# TV tuner - hauppage 2250 - do i need graphics card too?



## christopherdude2222 (Jun 8, 2014)

I've ordered the tv tuner hauppage 2250 to install in my hp 8000 which only has an integrated graphics.  

Do I need a graphics card as well (it specifies that I need graphics card with at least 64Mb) but will the integrated one be okay?


----------



## TRWOV (Jun 8, 2014)

It'll be fine


----------



## christopherdude2222 (Jun 8, 2014)

Thanks.  Even with HD signals?  
I suppose I would need a dedicated graphics card when I want to play the saved hd shows (ie the world cup) on a 39" tv.  Or even then would it matter?


----------



## TRWOV (Jun 8, 2014)

oh, sorry, I read that as hp dv8000 but I see you're referring to the Compac Elite 8000... mmm... those are 775 CPUs with GMA 4500 graphics... still you should be fine, Hauppauge doesn't even list any level of DX support so I guess that the tuner does all the heavy lifting and only uses the GPU for display.

As for playback, as long as your CPU isn't too slow it should be fine too.


EDIT: hp list the slowest CPU as being a Dual Core Celeron E5200. Even with that, playback should be OK.


----------



## christopherdude2222 (Jun 8, 2014)

• **INSTRUCTION 1**
Please print the rows from the line containing "Which is it" down to the end of the rows, keeping both ends and omitting the pictures.

• **EXTRACTED MATERIAL**

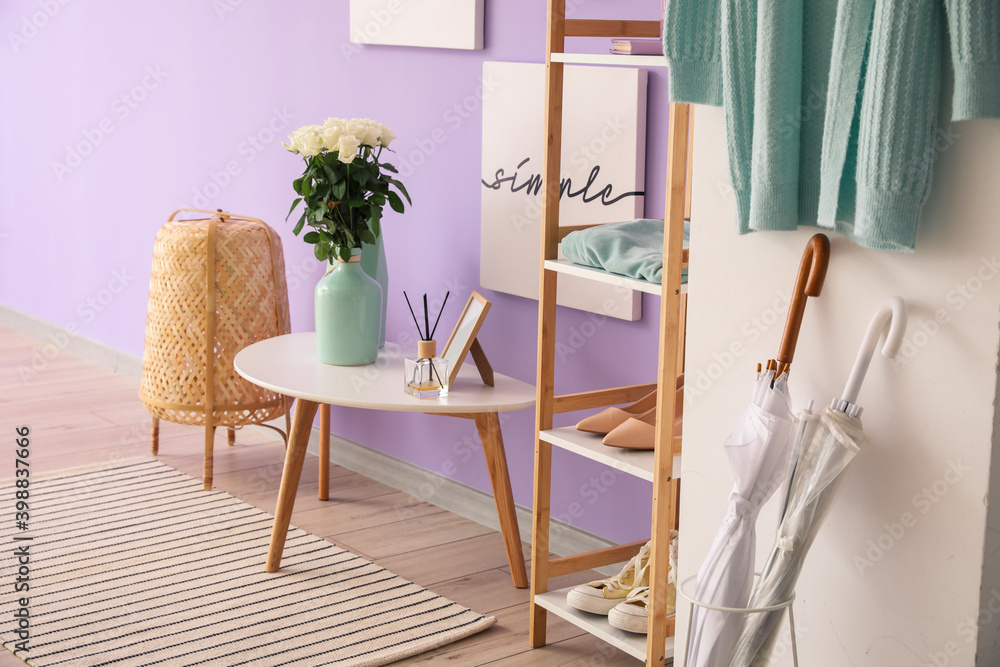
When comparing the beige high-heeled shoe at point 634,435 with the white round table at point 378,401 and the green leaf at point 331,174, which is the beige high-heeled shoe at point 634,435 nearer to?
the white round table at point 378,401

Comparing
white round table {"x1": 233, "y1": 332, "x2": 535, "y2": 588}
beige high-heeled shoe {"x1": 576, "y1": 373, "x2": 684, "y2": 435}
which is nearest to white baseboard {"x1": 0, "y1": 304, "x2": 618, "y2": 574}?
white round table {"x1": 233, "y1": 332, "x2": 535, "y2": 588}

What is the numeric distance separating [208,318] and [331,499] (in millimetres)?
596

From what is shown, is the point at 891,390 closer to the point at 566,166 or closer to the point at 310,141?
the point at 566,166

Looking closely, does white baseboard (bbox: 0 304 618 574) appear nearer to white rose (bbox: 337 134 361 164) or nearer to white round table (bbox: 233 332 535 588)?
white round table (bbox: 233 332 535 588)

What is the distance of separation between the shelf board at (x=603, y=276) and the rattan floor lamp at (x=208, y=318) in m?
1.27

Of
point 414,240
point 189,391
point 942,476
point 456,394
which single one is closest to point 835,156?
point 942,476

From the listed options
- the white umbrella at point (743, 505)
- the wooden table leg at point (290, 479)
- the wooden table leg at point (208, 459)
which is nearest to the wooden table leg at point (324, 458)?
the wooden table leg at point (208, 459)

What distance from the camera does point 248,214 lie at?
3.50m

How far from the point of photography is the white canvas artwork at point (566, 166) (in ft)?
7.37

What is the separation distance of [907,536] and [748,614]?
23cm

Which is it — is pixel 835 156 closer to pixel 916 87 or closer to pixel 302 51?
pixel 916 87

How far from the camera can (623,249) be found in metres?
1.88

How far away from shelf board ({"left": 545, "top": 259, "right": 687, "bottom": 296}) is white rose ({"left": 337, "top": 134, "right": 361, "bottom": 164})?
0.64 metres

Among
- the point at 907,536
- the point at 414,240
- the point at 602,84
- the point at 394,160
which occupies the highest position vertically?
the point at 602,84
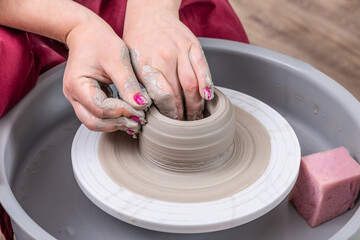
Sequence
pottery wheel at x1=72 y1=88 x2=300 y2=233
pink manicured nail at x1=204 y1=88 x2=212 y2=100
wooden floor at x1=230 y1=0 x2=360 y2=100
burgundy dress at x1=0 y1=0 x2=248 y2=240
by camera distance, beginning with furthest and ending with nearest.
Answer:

• **INSTRUCTION 2**
In the forum thread about the TV tuner, what does HP list as the slowest CPU?

• **WORKED SOLUTION 1**
Which is it — is pixel 835 156 closer to pixel 916 87 or closer to pixel 302 51?
pixel 916 87

How far from the camera can (623,249) be found in metres?
1.88

How far away from shelf board ({"left": 545, "top": 259, "right": 687, "bottom": 296}) is white rose ({"left": 337, "top": 134, "right": 361, "bottom": 164})?
0.64 metres

Among
- the point at 907,536
- the point at 414,240
- the point at 602,84
- the point at 394,160
which occupies the highest position vertically?
the point at 602,84
Sequence
pottery wheel at x1=72 y1=88 x2=300 y2=233
pink manicured nail at x1=204 y1=88 x2=212 y2=100
wooden floor at x1=230 y1=0 x2=360 y2=100
burgundy dress at x1=0 y1=0 x2=248 y2=240
by camera distance, beginning with furthest and ending with nearest.
Answer:

• **WORKED SOLUTION 2**
A Dual Core Celeron E5200.